-- MATERIAL FOR THE TASK --
▽

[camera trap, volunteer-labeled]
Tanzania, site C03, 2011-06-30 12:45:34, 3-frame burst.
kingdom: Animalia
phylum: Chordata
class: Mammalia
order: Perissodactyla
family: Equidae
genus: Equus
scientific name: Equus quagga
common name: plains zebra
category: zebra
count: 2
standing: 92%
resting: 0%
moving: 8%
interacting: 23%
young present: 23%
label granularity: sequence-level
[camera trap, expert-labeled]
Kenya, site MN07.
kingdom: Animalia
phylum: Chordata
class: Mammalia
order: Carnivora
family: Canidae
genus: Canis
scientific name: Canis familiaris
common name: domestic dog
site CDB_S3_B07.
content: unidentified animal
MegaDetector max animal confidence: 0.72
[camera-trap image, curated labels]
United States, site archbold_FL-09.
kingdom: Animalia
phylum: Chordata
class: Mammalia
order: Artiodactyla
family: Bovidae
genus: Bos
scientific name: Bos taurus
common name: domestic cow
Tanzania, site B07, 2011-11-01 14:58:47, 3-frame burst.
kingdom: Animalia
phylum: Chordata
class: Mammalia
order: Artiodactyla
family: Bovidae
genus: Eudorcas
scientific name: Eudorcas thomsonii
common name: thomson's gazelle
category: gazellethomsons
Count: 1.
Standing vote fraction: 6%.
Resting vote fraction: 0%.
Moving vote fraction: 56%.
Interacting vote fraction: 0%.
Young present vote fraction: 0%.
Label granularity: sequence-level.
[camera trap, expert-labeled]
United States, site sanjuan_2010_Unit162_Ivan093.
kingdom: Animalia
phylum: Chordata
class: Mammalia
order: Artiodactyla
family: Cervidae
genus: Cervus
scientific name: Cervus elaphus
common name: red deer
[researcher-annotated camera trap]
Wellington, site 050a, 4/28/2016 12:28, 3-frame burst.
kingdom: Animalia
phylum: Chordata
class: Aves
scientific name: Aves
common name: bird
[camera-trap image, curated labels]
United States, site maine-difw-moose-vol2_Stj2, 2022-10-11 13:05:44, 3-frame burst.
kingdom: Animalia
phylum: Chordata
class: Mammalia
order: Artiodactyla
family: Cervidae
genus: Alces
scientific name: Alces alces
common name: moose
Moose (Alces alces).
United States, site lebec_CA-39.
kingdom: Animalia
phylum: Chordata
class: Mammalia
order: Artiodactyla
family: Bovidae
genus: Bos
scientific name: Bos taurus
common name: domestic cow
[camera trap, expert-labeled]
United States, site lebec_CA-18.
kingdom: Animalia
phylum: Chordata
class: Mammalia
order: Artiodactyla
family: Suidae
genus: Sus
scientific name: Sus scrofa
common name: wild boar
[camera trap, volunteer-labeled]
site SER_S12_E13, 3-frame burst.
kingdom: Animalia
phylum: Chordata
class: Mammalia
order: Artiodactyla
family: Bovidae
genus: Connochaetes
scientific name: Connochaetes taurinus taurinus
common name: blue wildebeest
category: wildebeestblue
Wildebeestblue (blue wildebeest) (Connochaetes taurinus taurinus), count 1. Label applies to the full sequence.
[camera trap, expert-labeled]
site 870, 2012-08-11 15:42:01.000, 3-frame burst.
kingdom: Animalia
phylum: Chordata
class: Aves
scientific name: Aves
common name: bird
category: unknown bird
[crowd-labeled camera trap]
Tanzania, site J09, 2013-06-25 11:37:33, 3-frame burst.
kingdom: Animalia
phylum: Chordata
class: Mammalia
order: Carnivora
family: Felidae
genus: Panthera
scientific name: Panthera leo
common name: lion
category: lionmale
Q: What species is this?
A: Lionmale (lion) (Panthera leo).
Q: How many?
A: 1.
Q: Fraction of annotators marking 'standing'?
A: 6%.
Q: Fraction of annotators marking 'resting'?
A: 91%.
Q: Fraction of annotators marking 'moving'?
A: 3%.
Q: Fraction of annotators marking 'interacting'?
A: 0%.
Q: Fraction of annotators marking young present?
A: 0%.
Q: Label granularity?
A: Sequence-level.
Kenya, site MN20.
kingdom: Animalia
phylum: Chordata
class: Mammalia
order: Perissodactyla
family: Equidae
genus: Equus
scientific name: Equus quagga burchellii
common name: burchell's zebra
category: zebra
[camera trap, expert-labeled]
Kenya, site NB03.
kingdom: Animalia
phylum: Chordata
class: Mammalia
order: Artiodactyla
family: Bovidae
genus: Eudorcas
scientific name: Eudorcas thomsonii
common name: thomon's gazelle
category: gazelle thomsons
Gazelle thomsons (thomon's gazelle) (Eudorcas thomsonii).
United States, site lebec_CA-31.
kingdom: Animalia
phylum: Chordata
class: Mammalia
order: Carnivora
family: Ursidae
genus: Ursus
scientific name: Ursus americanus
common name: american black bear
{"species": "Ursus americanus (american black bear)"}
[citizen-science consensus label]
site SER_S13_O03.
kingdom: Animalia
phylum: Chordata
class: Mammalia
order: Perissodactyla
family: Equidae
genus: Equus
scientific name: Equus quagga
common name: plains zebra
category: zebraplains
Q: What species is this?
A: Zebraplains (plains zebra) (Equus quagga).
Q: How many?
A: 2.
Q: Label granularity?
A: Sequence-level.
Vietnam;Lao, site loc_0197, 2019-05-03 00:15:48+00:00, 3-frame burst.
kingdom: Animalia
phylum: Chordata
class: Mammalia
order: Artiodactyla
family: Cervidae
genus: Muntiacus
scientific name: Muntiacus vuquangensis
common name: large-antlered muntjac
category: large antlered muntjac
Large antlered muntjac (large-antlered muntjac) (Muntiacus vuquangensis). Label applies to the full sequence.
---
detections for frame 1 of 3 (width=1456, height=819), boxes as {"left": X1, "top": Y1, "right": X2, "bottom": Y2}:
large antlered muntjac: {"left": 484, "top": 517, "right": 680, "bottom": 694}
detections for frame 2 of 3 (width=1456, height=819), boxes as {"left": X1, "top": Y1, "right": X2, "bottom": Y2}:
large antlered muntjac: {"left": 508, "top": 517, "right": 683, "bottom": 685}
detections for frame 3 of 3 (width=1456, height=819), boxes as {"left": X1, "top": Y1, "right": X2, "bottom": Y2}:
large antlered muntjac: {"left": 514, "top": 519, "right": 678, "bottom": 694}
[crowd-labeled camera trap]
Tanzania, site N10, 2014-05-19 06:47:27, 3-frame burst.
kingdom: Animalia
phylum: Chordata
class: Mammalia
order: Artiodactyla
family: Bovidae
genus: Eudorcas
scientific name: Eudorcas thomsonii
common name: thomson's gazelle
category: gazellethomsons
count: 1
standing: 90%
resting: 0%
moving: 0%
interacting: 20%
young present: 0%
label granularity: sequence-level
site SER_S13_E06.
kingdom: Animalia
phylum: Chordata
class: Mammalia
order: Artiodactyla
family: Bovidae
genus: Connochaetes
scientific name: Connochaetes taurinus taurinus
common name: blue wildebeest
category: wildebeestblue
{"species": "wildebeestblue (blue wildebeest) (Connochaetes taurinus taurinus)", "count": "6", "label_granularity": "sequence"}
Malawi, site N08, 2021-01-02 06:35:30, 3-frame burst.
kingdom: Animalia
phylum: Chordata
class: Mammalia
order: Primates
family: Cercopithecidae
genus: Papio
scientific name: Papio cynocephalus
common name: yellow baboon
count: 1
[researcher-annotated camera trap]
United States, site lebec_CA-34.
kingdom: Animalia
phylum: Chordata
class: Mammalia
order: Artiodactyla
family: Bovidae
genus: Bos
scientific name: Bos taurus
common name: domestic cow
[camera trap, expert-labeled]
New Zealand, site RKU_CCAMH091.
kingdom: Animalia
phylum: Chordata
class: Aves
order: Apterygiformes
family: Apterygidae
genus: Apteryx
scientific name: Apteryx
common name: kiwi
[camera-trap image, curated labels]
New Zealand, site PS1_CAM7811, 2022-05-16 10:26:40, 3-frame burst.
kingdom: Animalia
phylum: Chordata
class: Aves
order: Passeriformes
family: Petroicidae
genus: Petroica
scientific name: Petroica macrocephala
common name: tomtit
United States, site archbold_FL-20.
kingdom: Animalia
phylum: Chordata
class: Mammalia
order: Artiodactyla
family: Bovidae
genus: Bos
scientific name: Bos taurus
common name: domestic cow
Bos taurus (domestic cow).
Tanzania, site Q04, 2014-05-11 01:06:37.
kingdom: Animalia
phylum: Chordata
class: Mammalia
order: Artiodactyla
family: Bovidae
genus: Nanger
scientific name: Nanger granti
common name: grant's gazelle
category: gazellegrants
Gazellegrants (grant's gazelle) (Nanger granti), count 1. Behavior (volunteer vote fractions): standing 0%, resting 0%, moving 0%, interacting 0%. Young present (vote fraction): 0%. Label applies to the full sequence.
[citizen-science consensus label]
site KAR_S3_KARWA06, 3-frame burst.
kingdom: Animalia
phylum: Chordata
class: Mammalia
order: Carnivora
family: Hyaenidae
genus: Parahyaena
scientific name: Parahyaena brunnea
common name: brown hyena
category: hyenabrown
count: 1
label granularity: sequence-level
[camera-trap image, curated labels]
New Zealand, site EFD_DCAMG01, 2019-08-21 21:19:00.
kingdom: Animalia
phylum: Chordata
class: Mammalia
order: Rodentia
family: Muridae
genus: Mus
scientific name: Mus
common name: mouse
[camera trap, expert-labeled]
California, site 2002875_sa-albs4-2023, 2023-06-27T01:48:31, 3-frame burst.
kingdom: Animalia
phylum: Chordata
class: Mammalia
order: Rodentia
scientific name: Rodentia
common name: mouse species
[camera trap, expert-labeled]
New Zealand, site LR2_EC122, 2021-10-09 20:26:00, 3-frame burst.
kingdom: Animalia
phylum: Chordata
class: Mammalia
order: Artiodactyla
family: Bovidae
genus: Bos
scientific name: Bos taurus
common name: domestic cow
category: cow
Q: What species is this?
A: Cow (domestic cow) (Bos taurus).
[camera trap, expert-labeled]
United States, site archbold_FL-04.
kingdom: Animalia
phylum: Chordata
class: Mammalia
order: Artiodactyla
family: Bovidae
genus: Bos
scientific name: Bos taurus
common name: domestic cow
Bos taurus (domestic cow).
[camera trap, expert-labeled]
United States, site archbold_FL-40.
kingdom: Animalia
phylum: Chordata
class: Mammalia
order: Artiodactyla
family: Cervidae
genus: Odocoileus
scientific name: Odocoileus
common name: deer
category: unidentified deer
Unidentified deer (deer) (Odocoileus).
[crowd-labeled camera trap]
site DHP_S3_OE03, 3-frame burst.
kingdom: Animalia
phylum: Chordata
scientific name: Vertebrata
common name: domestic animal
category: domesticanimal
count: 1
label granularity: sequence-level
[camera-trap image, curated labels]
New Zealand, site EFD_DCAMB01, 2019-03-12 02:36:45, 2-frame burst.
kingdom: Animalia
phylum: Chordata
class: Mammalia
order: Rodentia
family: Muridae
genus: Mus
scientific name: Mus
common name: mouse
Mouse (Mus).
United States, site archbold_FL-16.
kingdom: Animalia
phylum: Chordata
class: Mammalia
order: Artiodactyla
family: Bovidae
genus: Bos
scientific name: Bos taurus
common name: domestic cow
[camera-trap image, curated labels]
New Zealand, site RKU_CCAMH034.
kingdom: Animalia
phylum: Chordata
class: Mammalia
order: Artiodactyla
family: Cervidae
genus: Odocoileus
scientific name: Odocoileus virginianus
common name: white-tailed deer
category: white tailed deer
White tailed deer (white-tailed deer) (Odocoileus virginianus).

△

-- EXERCISE DETAILS --
From the data, pick out every line that includes "States".

-- PROBLEM SOLUTION --
United States, site archbold_FL-09.
United States, site sanjuan_2010_Unit162_Ivan093.
United States, site maine-difw-moose-vol2_Stj2, 2022-10-11 13:05:44, 3-frame burst.
United States, site lebec_CA-39.
United States, site lebec_CA-18.
United States, site lebec_CA-31.
United States, site lebec_CA-34.
United States, site archbold_FL-20.
United States, site archbold_FL-04.
United States, site archbold_FL-40.
United States, site archbold_FL-16.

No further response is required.